(Beginning of Excerpt to read)
Kuhn was interested in how the overarching theories we have of reality itself influence the models and theories we make about reality within that paradigm.

A paradigm dictates:

  • what is observed and measured
  • the questions we ask about those observations
  • how the questions are formulated
  • how the results are interpreted
  • how research is carried out
  • what equipment is appropriate

Many students who opt to study science do so with the belief that they are undertaking the most rational path to learning about objective reality. But science, much like any other discipline, is subject to ideological idiosyncrasies, preconceptions and hidden assumptions.

In fact, Kuhn strongly suggested that research in a deeply entrenched paradigm invariably ends up reinforcing that paradigm, since anything that contradicts it is ignored or else pressed through the preset methods until it conforms to already established dogma.

The body of pre-existing evidence in a field conditions and shapes the collection and interpretation of all subsequent evidence. The certainty that the current paradigm is reality itself is precisely what makes it so difficult to accept alternatives.

Though Kuhn focused on the sciences, his observations about paradigms apply to other disciplines. Foucault was famous for his dissection of discourse, which can be understood as the language and symbols used to cement a paradigm. Many modern historians are able to talk cogently about paradigms of the past – naturally an easier task once they are no longer in those paradigms!





What is a Paradigm Shift?

"The successive transition from one paradigm to another via revolution is the usual developmental pattern of mature science" - Kuhn, The Structure of Scientific revolutions

It is very common for scientists to discard certain models or pick up emerging theories. But once in a while, enough anomalies accumulate within a field that the entire paradigm itself is required to change to accommodate them.

Kuhn believed that science had periods of patiently gathering data within a paradigm, mixed in with the occasional revolution as the paradigm matured. A paradigm shift is not a threat to science, but rather the very manner in which it progresses.

Normal science is the step-by-step scientific process, which builds patiently upon previous research. Revolutionary science, often 'fringe science' questions the paradigm itself. Kuhn believed that a paradigm would make a sudden leap from one to the next, called a shift, where the new paradigm didn’t build on the foundations of the old, but completely change the rules for that “building.”
(End of Excerpt to read)
(Beginning of Given records)
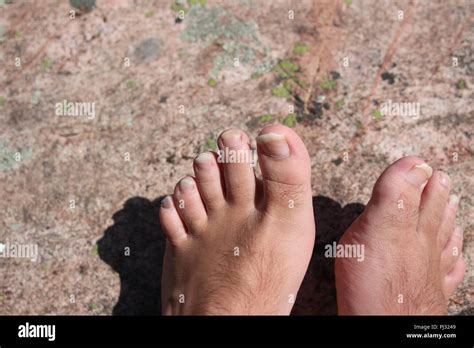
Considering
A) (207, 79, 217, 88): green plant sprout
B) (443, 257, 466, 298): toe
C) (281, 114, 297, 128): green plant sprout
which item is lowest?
(443, 257, 466, 298): toe

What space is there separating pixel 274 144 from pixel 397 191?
2.00 feet

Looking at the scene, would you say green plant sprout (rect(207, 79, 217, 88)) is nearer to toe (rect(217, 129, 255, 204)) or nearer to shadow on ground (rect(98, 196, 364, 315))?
toe (rect(217, 129, 255, 204))

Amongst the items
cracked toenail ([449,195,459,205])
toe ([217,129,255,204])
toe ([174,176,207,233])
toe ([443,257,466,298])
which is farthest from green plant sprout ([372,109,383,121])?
toe ([174,176,207,233])

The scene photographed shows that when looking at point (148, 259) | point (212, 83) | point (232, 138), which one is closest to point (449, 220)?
point (232, 138)

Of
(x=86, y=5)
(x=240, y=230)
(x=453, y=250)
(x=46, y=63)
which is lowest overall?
(x=453, y=250)

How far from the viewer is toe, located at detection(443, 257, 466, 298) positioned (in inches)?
109

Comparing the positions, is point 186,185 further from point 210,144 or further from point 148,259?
point 148,259

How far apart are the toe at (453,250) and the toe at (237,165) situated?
3.30 ft

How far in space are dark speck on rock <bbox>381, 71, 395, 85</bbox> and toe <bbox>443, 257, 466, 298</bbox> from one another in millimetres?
956

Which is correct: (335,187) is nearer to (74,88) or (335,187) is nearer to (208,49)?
(208,49)

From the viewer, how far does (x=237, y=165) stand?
2.71m

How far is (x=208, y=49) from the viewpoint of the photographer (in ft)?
10.0

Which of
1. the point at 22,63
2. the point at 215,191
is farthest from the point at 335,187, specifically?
the point at 22,63

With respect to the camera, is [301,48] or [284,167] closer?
(End of Given records)
**Study questions**
1. Write out, word for word, the part of the passage on Kuhn and paradigms that opens with the words containing "Many students who" and closes with "already established dogma.".
2. Carry on the passage on Kuhn and paradigm shifts, starting right after its final sentence.

**Expected results**
1.
Many students who opt to study science do so with the belief that they are undertaking the most rational path to learning about objective reality. But science, much like any other discipline, is subject to ideological idiosyncrasies, preconceptions and hidden assumptions.

In fact, Kuhn strongly suggested that research in a deeply entrenched paradigm invariably ends up reinforcing that paradigm, since anything that contradicts it is ignored or else pressed through the preset methods until it conforms to already established dogma.

2.
An Example of a Paradigm Shift

Many physicists in the 19th century were convinced that the Newtonian paradigm that had reigned for 200 years was the pinnacle of discovery and that scientific progress was more or less a question of refinement. When Einstein published his theories on General Relativity, it was not just another idea that could fit comfortably into the existing paradigm. Instead, Newtonian Physics itself was relegated to being a special subclass of the greater paradigm ushered in by General Relativity. Newton’s three laws are still faithfully taught in schools, however we now operate within a paradigm that puts those laws into a much broader context.

Interestingly, Kuhn’s theory itself was something of a game changer at the time, since scientists were not accustomed to thinking of what they were doing in such metaphysical terms. Kuhn’s theories are today understood to be part of a greater paradigm shift in the social sciences, and have also been modified since their original publication.

Kuhn later conceded that the process of scientific advancement might be more gradual. For example, Relativity did not completely prove Newton wrong, but merely reframed his theory. Even the Copernican revolution was a little more gradual in replacing Ptolemy's beliefs.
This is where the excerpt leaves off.